No. 39 Shangdi Xi Road

Haidian District, Beijing 100085

 

NOTICE OF 2014 ANNUAL MEETING OF SHAREHOLDERS

 

TO BE HELD ON AUGUST 27, 2014

 

To the shareholders of Sinovac Biotech Ltd.:

 

We will hold our 2014 annual meeting of shareholders in Beijing at No. 39 Shangdi Xi Road, Haidian District, Beijing 100085, People’s Republic of China at 9:00 AM. Beijing time on August 27, 2014, for the following purposes:

 

1.  to approve the re-election of Weidong Yin, Yuk Lam Lo, Simon Anderson, Kenneth Lee and Meng Mei as the Company’s directors with a term expiring at the next annual meeting of shareholders and until their successors are duly elected;

 

2.  to approve the audited consolidated financial statements of the Company for the financial year ended December 31, 2013 together with the Report of Independent Registered Public Accounting Firm thereon and the notes thereto; and

 

3.  to approve the appointment of Ernst &Young Hua Ming LLP as the Company’s independent auditor for the fiscal year ending December 31, 2014 and to authorize the directors of the Company to fix such independent auditor’s remuneration.

 

The annual meeting will also transact any other business as may properly come before it or any adjournments or postponements of the annual meeting.

 

These items of business are described in the attached proxy statement.

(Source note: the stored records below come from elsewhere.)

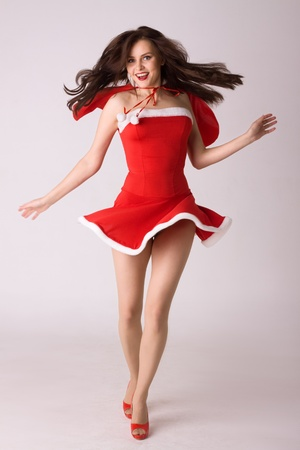 very happy smiling woman in red xmas sexy costume photo
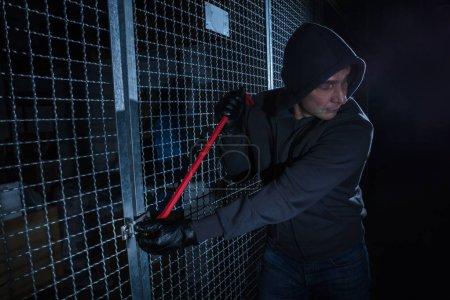Burglar Breaking Gate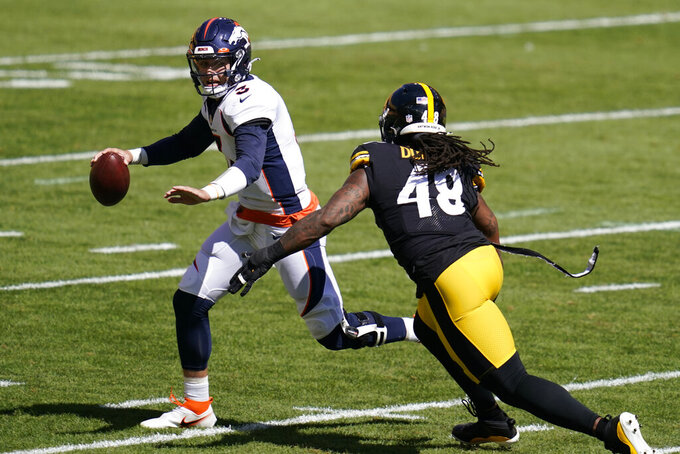 Denver Broncos quarterback Drew Lock (3) looks to pass under pressure by Pittsburgh Steelers outside linebacker Bud Dupree (48) during the first half of an NFL football game, Sunday, Sept. 20, 2020, in Pittsburgh. (AP Photo/Keith Srakocic)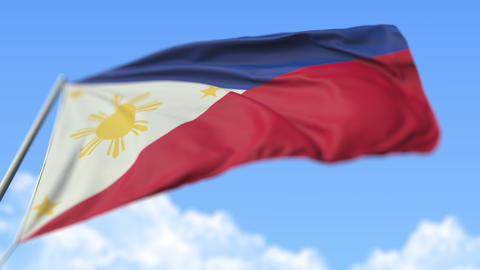 Flying national flag of the Philippines, low angle view. Loopable realistic slow Live Action
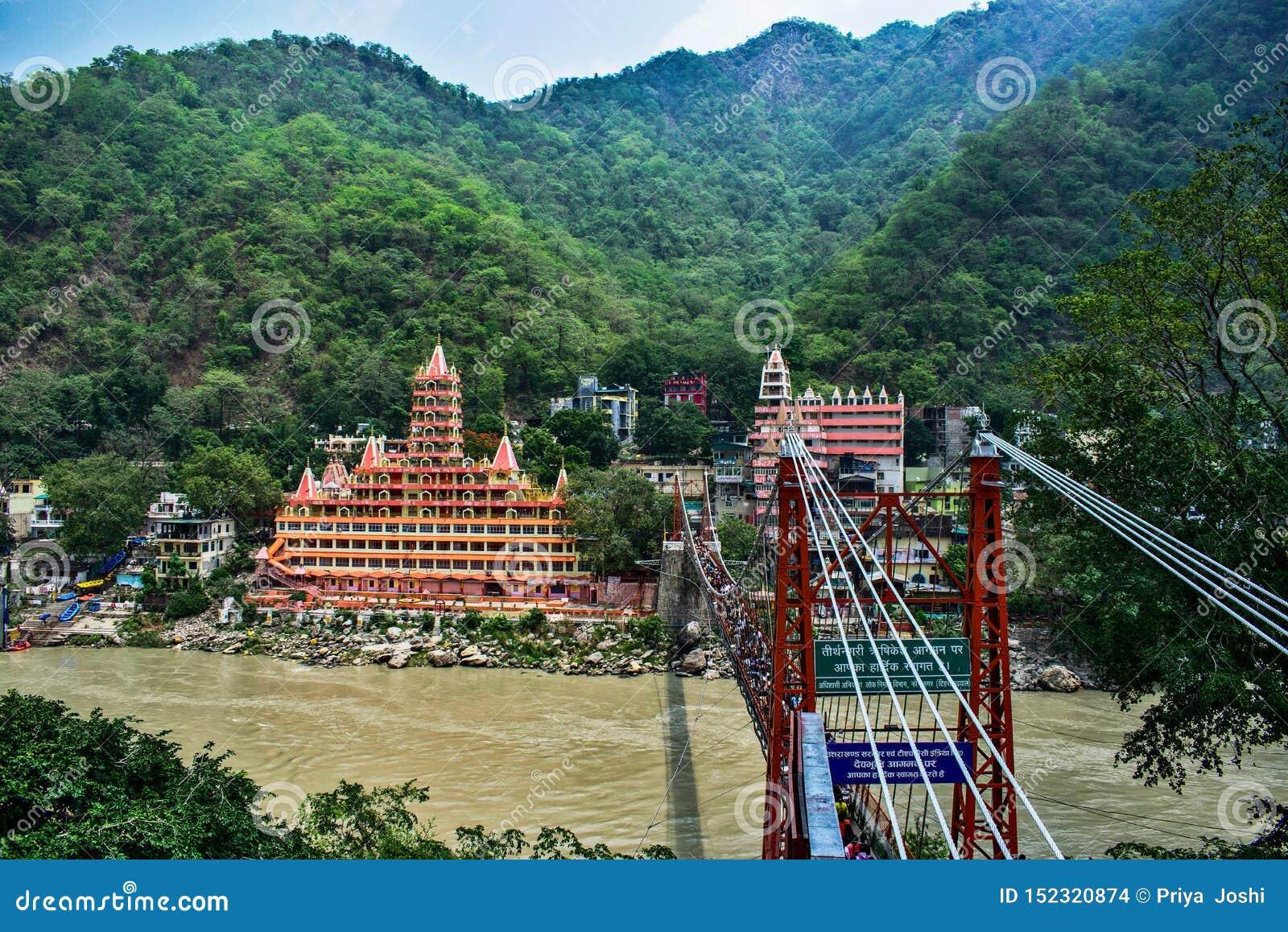 拉克什曼jhula吊桥在有小船的瑞诗凯诗在haridwar ganga的河和漂流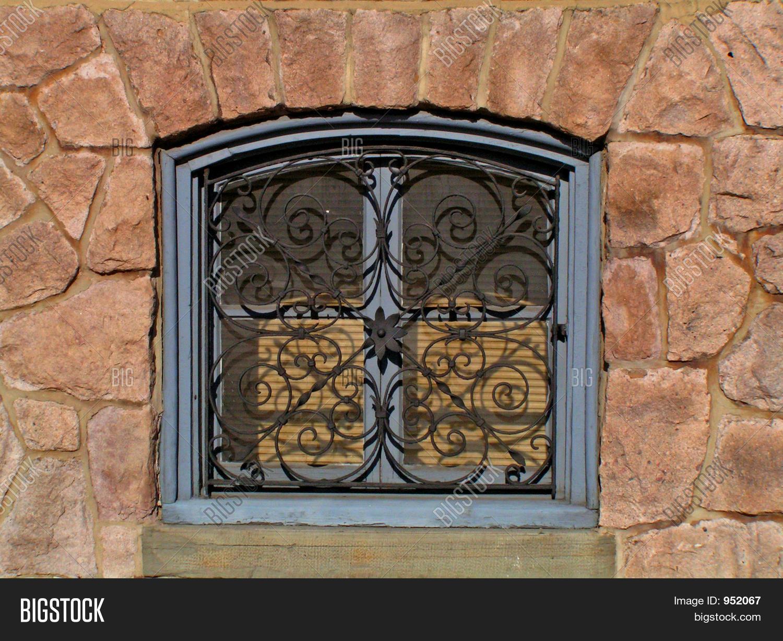 Decorative security grate over basement window stock photo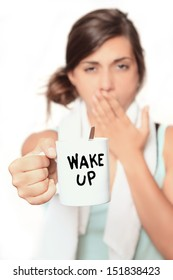 Wake up - young woman in the morning taking a coffee to help her get ready for the day - shallow depth and selective focus on cup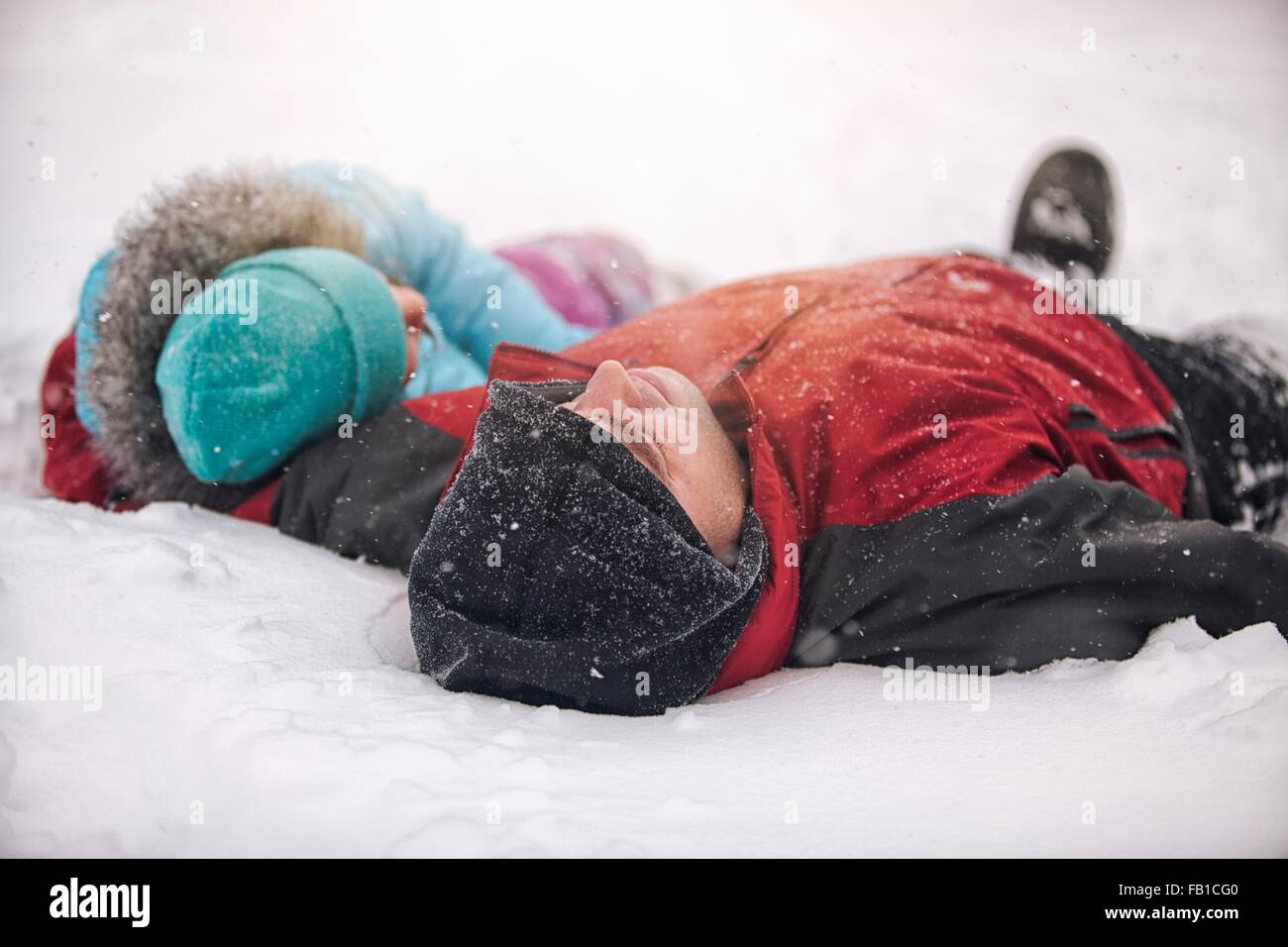 Father and daughter wearing knit hats lying on backs in snow - Stock Image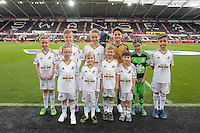 Children mascots before the Barclays Premier League match between Swansea City and Arsenal at the Liberty Stadium, Swansea on October 31st 2015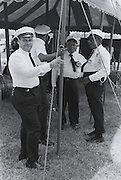 Four band men stand around the New Orleans Fairgrounds during the third Louisiana Jazz and Heritage Festival in New Orleans in 1072.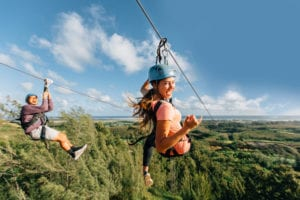 Two guests having fun at our Oahu zipline course.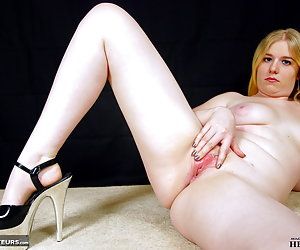 Mona Summers, teasing and stripping off her jeans and white corset.When Mona is all nude and only wearing her high heels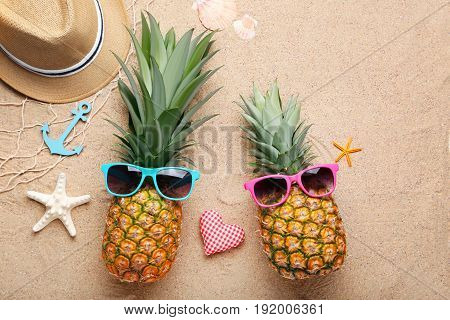 Ripe Pineapples With Sunglasses On Beach Sand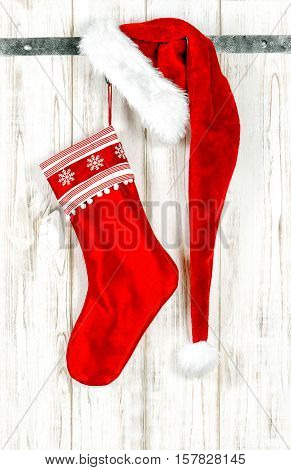Festive Christmas decoration with red ornaments. Christmas stocking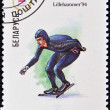 A stamp printed in Belarus shows a a speed skater at the Olympics in Lillehammer in 1994 — Stock Photo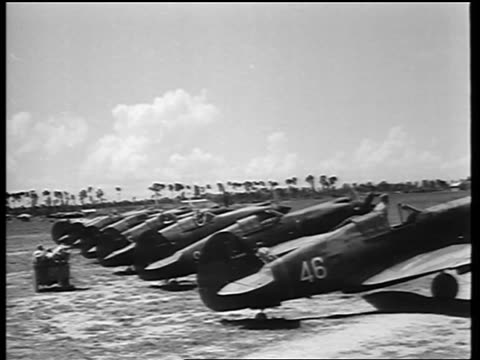 stockvideo's en b-roll-footage met b/w 1942 pilots get into parked fighter planes on airfield / flying tigers curtiss p40b warhawks - middelgrote groep dingen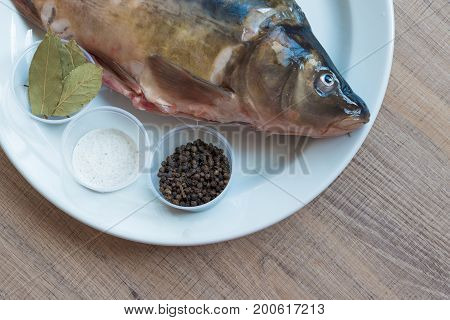 Carp With Scales Peeled And Prepared For Cooking, With Spices On A White Plate.
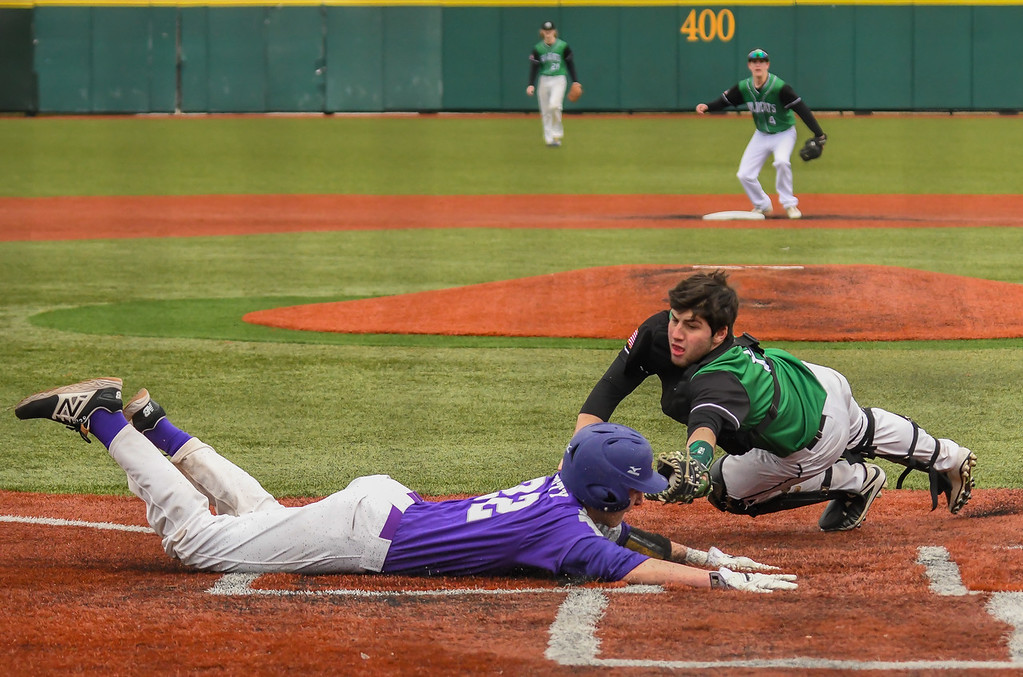 . Eric Bonzar�The Morning Journal<br> Avon\'s Cooper Docherty slides into home plate as he beats the tag of Mayfield catcher Grant Rice.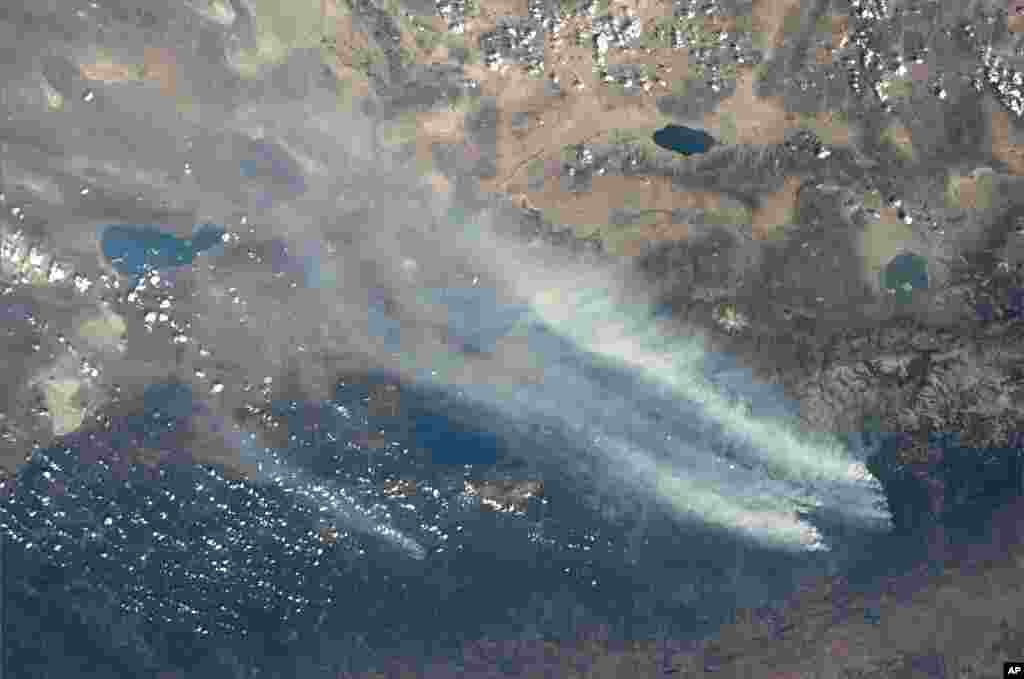 This photo released by NASA astronaut Karen Nyberg shows a view of the California wildfires from the International Space Station, August 26, 2013.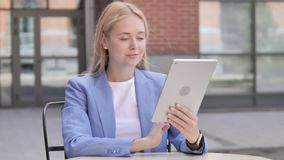 Young businesswoman sitting outdoor and using tablet stock video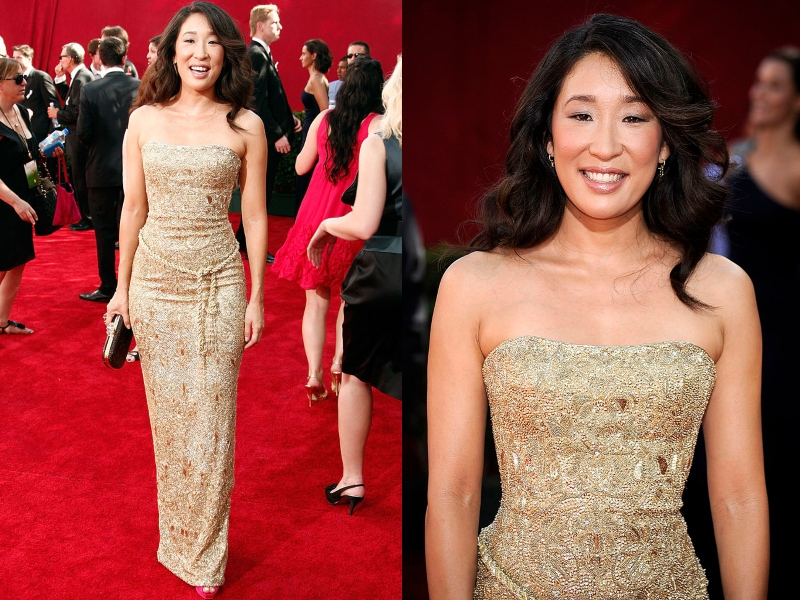 Sandra Oh wears a textured, form-fitting, soft gold gown.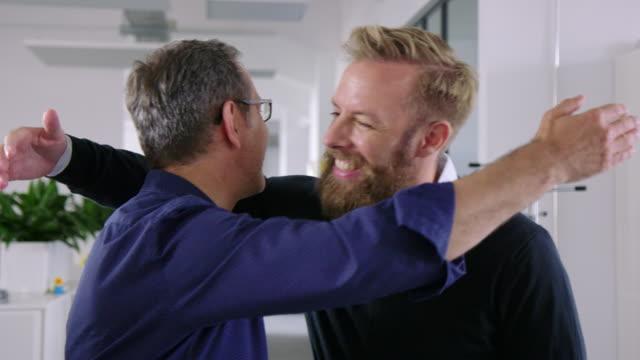 vídeos de stock e filmes b-roll de business partners looking happy with financial reports - colega de trabalho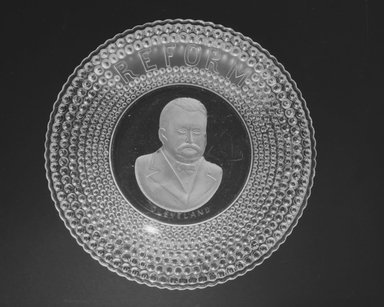 <em>Plate (Grover Cleveland)</em>, 1884-1889. Glass, 1 1/8 x 10 1/8 x 10 1/8 in. (2.9 x 25.7 x 25.7 cm). Brooklyn Museum, Gift of Mrs. William Greig Walker by subscription, 40.159. Creative Commons-BY (Photo: Brooklyn Museum, 40.159_bw.jpg)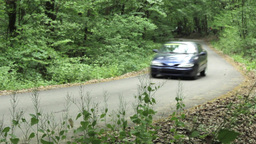 Rally car which rids the green beech forest on the road with many curves 22 Footage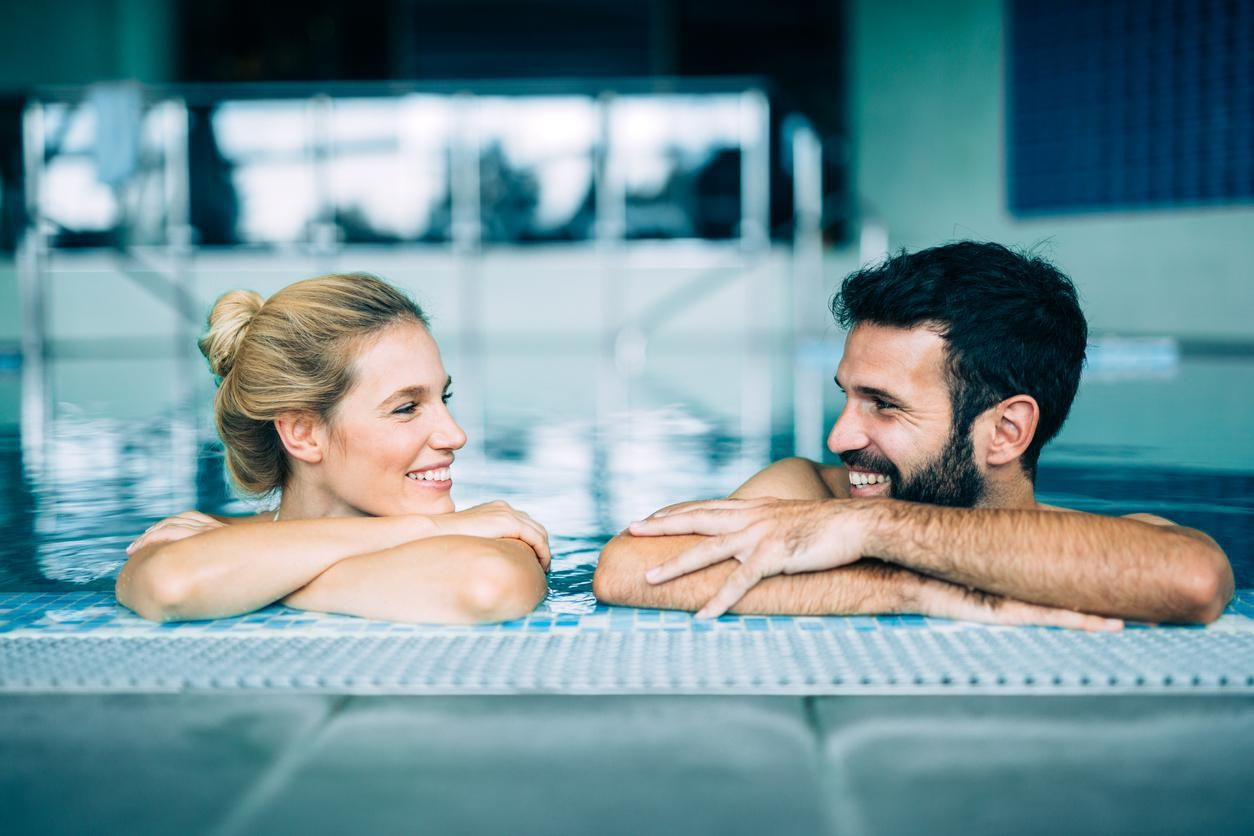 Happy attractive couple relaxing in spa swimming pool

Only our shareholders of record at the close of business on July 9, 2014, the record date for the annual meeting, are entitled to notice of and to vote at the annual meeting and any adjournments or postponements of the annual meeting.

 

A list of shareholders eligible to vote at our annual meeting will be available for inspection at the annual meeting, and at our executive offices during regular business hours not later than 10 days after the record date.

 

Your vote is very important. It is important that your shares be represented and voted whether or not you plan to attend the annual meeting in person. You may vote by completing and mailing the enclosed proxy card or voting instruction form. If your shares are held in “street name,” which means shares held of record by a broker, bank or other nominee, you should check the voting instruction form used by that firm to determine whether you will be able to submit your proxy by telephone or over the Internet. Submitting a proxy over the Internet, by telephone or by mailing the enclosed proxy card or voting instruction card will ensure your shares are represented at the annual meeting. Please review the instructions in this proxy statement and the enclosed proxy card or the information forwarded by your broker, bank or other nominee regarding your voting rights.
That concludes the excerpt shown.